Precision | Realtime Factor (w/ compile) | Realtime Factor (w/o compile) | VRAM Usage |
---|---|---|---|
bfloat16 | 2.1x | 1.5x | ~10GB |
float16 | 2.2x | 1.3x | ~10GB |
float32 | 1.0x | 0.9x | ~13GB |
Try It Now
- HuggingFace Space: Try the live demo
- ZeroGPU Space: Available for those without GPU access
- Community Support: Join their Discord server for help and updates
- Extended Access: Join the waitlist for access to larger models and additional features
Ethical Considerations
Dia is intended for research and educational purposes. Nari Labs explicitly prohibits:
- Creating audio that impersonates real individuals without permission
- Generating deceptive or misleading content
- Any illegal or harmful applications
The Future of Conversational AI
Dia represents a significant leap forward in generating natural-sounding dialogue. By condensing what was previously a multi-step process into a single model pass, Dia opens new possibilities for creative content, accessibility tools, and conversational AI systems.

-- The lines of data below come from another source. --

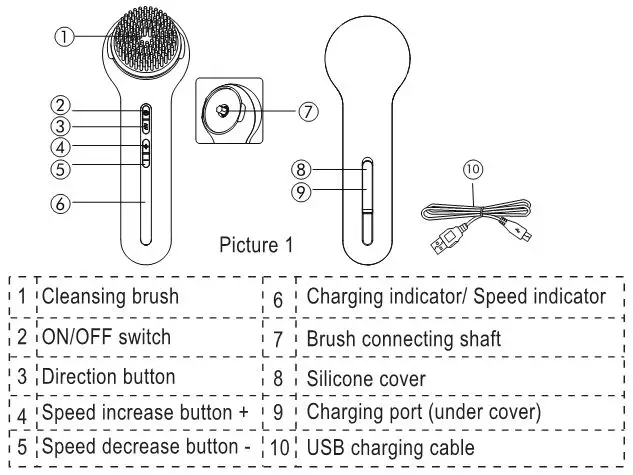 ①
②
③
④
⑤
⑥
⑦
⑧
⑨
⑩

Picture 1

| 1 | Cleansing brush | 6 | Charging indicator/ Speed indicator |
|---|---|---|---|
| 2 | ON/OFF switch | 7 | Brush connecting shaft |
| 3 | Direction button | 8 | Silicone cover |
| 4 | Speed increase button + | 9 | Charging port (under cover) |
| 5 | Speed decrease button - | 10 | USB charging cable |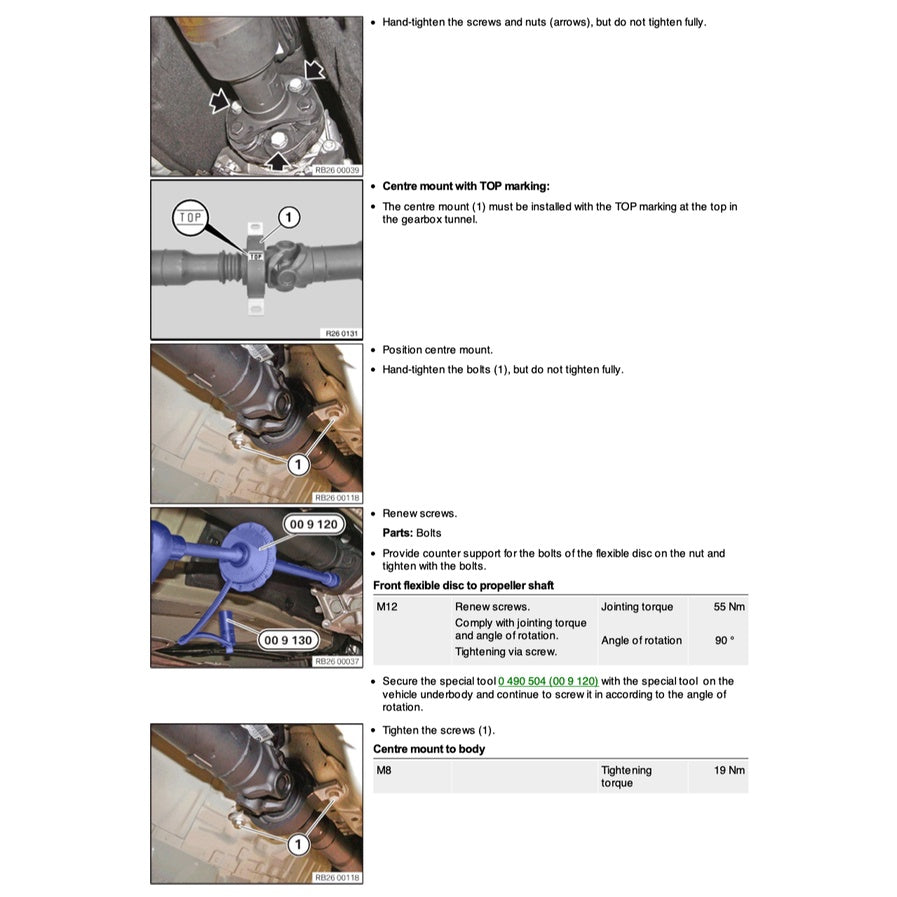 RB26 00039

• Hand-tighten the screws and nuts (arrows), but do not tighten fully.

TOP
1
TOP
R26 0131

• **Centre mount with TOP marking:**
• The centre mount (1) must be installed with the TOP marking at the top in the gearbox tunnel.

1
RB26 00118

• Position centre mount.
• Hand-tighten the bolts (1), but do not tighten fully.

00 9 120
00 9 130
RB26 00037

• Renew screws.
**Parts:** Bolts
• Provide counter support for the bolts of the flexible disc on the nut and tighten with the bolts.

**Front flexible disc to propeller shaft**

| M12 | Renew screws. Comply with jointing torque and angle of rotation. Tightening via screw. | Jointing torque | 55 Nm |
|---|---|---|---|
| | | Angle of rotation | 90 ° |

• Secure the special tool 0 490 504 (00 9 120) with the special tool on the vehicle underbody and continue to screw it in according to the angle of rotation.

1
RB26 00118

• Tighten the screws (1).

**Centre mount to body**

| M8 | | Tightening torque | 19 Nm |
|---|---|---|---|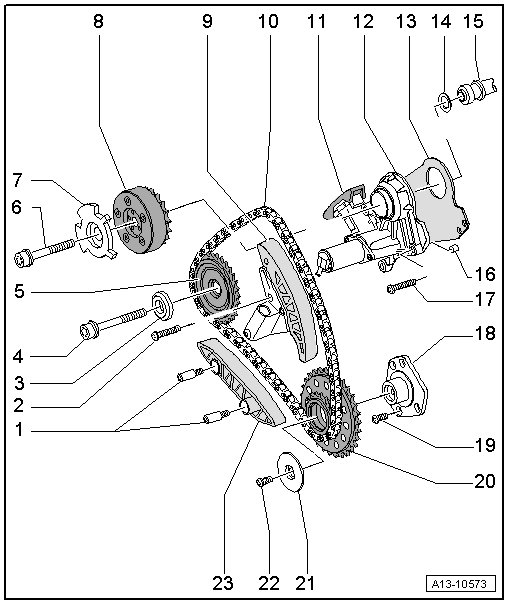 8
9
10
11
12
13
14
15
7
6
5
4
3
2
1
16
17
18
19
20
23
22
21
A13-10573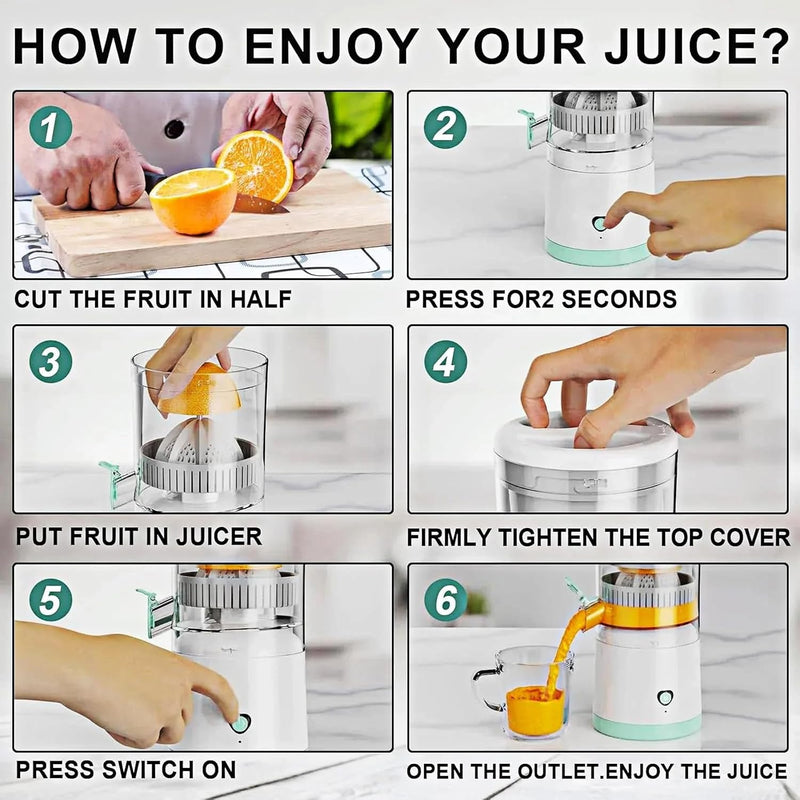 HOW TO ENJOY YOUR JUICE?

1

CUT THE FRUIT IN HALF

2

PRESS FOR2 SECONDS

3

PUT FRUIT IN JUICER

4

FIRMLY TIGHTEN THE TOP COVER

5

PRESS SWITCH ON

6

OPEN THE OUTLET.ENJOY THE JUICE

With voice cloning capabilities and support for non-verbal communication, Dia can produce audio content that captures the nuance and natural flow of human conversation in ways that weren’t previously possible with open models.
Resources
Dia is licensed under the Apache License 2.0 and is currently available as an open-weight model for research and development purposes.